TEXTE FOURNI:
◇ ◇ ◇ ◇ ◇ ◇ ◇
HSBC va supprimer 10'000 emplois supplémentaires. [Keystone - Vincent Yu]
A Hong Kong, les manifestations qui perdurent ne semblent n'avoir qu'un impact modéré sur le monde de la finance. - [Keystone - Vincent Yu]
Depuis maintenant plus de 6 mois, les manifestations battent leur plein à Hong Kong. Avant ces événements, la ville était surtout connue pour être la première place financière d'Asie. Un statut que certains pensent en péril. Pourtant, le secteur fait actuellement mieux que résister.

Selon le Global Financial Centres Index, autorité de référence qui établit chaque année un classement des principales places financières mondiales, la ville de Hong Kong était sur la troisième marche du podium en mars 2019, derrière Londres et New York et devant Singapour.

Pas moins de 103 facteurs sont pris en compte pour établir cet index mais cinq critères apparaissent comme principaux: l'environnement pour les affaires, le développement du secteur financier, les infrastructures, le capital humain et la réputation.
◇ ◇ ◇ ◇ ◇ ◇ ◇
DONNÉES FOURNIES:
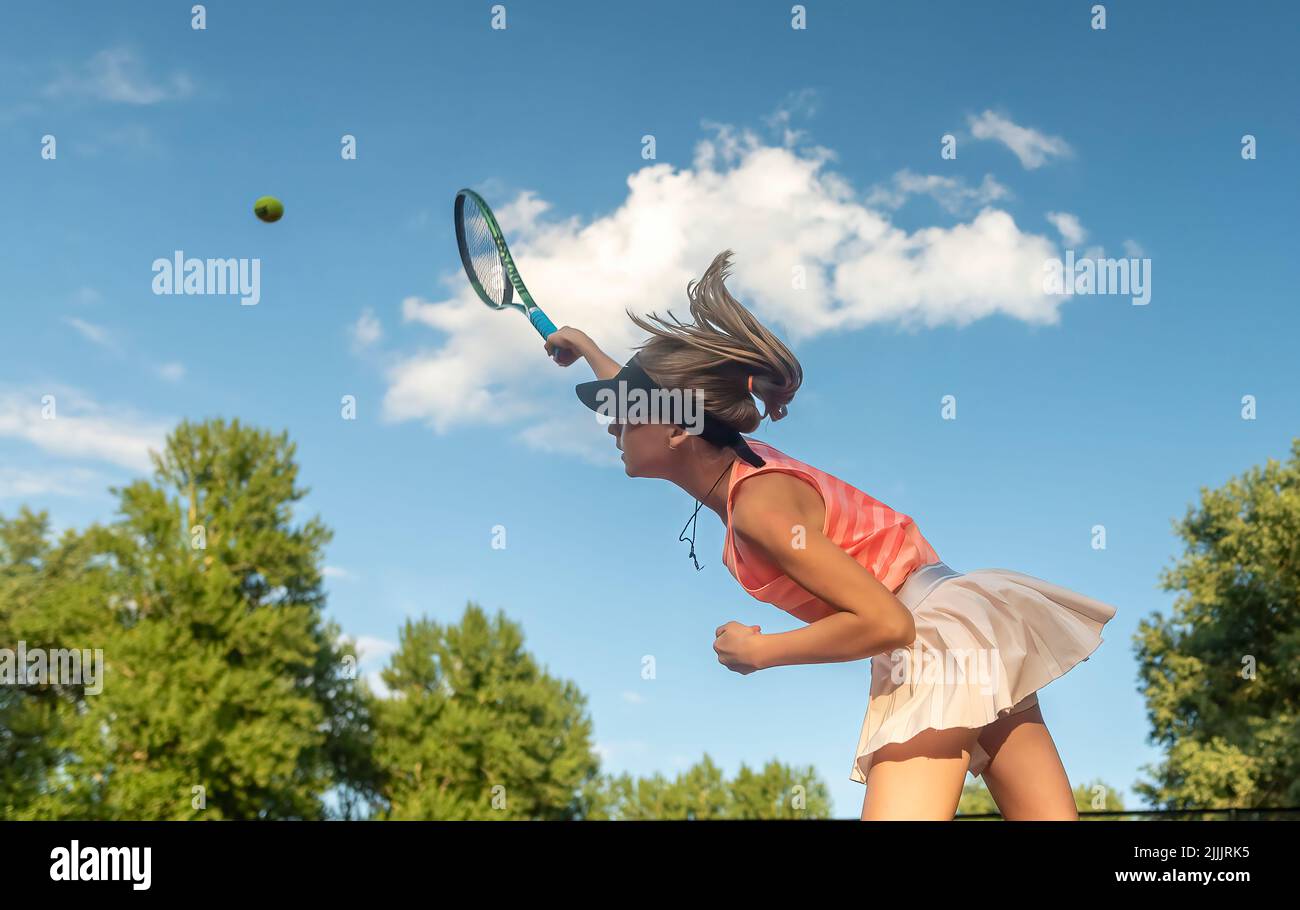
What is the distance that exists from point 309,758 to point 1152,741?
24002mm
◇ ◇ ◇ ◇ ◇ ◇ ◇
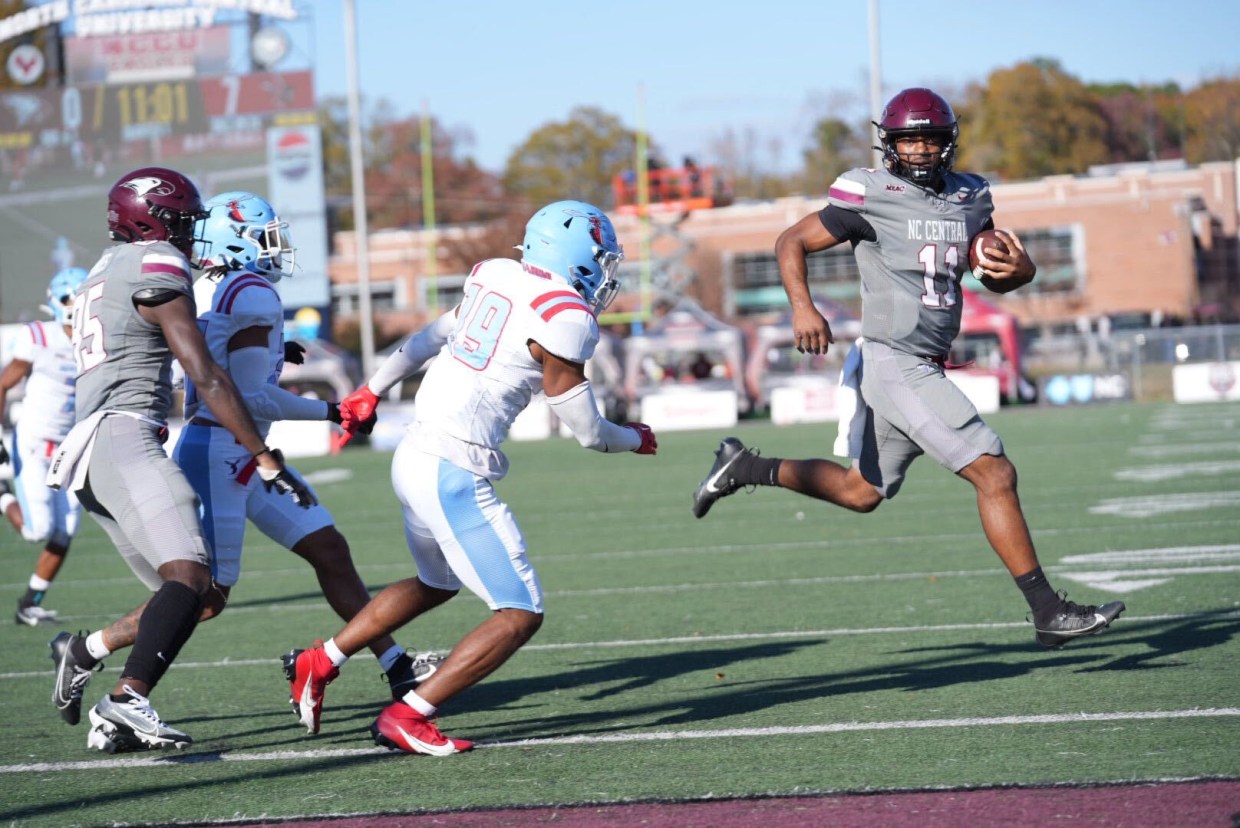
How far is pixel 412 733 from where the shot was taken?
◇ ◇ ◇ ◇ ◇ ◇ ◇
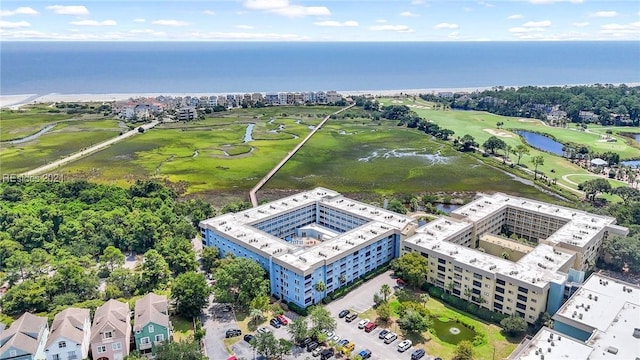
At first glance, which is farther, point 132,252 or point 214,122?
◇ ◇ ◇ ◇ ◇ ◇ ◇
VOTRE OBJECTIF: Réécrivez sous forme de liste, s'il vous plaît, le paragraphe du texte qui commence par « Pas moins de 103 facteurs », en conservant ses faits principaux. Ces données proviennent d'une autre source.

RÉPONSE:
- 103 facteurs sont pris en compte pour établir l'index.
- Cinq critères apparaissent comme principaux :
  - l'environnement pour les affaires ;
  - le développement du secteur financier ;
  - les infrastructures ;
  - le capital humain ;
  - la réputation.